The control.yaml file inside the husky_gazebo package defines the value of the pose_covariance_diagonal parameter as [0.001, 0.001, 0.001, 0.001, 0.001, 0.03].

A pose is made up of 7 elements - [x, y, z,q_x, q_y, q_z, q_w]. So, shouldn't the number of elements in the pose_covariance_diagonal parameter be 7?

The quaternion part [q_x, q_y, q_z, q_w] has four numbers but is a representation of 3D orientation, which has 3 degrees of freedom. Another common representation for orientation is the matrix Lie group $$\mathrm{SO}(3)$$, which is the group of $$3\times 3$$ rotation matrices (9 numbers, but only 3 degrees of freedom). Neither the quaternion nor the rotation matrix are minimal representations (i.e., they take more numbers than the degrees of freedom), but they do not suffer the issues associated with, e.g., Euler angles (gimbal lock, ambiguity, etc.).

So, there are only 6 uncertainty values in pose_covariance_diagonal because there are only 6 degrees of freedom in a 3D pose (i.e., the matrix Lie group $$\mathrm{SE}(3)$$). These are uncertainties for each translation axis, and each rotation axis. See the PoseWithCovariance msg docs for more info.

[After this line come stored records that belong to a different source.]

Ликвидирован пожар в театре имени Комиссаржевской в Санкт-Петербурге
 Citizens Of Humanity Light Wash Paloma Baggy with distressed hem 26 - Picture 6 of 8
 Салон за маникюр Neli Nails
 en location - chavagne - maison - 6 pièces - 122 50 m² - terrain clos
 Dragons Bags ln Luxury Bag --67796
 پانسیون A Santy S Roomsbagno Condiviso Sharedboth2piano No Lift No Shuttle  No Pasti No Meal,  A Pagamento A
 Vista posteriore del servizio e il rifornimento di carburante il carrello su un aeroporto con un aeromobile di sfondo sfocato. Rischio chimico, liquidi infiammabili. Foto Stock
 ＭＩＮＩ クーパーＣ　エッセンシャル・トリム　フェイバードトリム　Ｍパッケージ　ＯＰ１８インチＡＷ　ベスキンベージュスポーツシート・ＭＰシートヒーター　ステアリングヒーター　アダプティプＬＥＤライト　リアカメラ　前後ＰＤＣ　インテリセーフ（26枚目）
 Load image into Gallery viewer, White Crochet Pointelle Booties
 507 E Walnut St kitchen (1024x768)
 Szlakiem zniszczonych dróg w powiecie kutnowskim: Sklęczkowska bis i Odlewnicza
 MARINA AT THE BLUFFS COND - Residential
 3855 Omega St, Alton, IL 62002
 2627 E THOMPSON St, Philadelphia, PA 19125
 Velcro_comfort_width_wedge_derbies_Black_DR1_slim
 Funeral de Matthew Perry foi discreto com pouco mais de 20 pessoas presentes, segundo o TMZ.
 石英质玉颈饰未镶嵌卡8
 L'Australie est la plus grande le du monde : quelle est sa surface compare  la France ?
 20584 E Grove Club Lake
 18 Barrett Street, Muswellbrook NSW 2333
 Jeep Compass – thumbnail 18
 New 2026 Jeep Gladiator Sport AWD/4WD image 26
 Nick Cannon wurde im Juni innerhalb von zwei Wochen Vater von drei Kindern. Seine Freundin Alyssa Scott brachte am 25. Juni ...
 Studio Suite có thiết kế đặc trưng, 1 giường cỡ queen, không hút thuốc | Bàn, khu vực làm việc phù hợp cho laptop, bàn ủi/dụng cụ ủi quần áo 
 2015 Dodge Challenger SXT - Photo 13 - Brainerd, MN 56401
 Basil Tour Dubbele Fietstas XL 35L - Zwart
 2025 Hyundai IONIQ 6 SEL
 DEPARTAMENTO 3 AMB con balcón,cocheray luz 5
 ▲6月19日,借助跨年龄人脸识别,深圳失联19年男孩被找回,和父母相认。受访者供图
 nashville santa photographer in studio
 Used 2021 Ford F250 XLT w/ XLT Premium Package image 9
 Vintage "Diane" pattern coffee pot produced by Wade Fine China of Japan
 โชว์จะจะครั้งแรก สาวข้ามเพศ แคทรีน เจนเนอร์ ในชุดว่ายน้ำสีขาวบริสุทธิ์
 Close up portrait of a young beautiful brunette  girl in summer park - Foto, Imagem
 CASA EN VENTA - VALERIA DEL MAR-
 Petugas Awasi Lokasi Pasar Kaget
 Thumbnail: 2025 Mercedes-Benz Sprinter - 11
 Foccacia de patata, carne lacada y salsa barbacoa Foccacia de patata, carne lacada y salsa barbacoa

• Makes sense. Thanks :-) Aug 12 '21 at 15:50

Adding to Parker's answer, the quaternion is avoided many cases due to its complexity in getting a closed-form Jacobian. Also, it unnecessarily increases the number of optimization states. Due to these problems rotation vector (3x1) is usually preferred and that's why you see it as 3x1. Note that the rotation vector is different from Euler angles and does not have the gimbal lock and ambiguity problem.

Also, in terms of rotation uncertainty representation, the rotation vector is more intuitive than quaternion.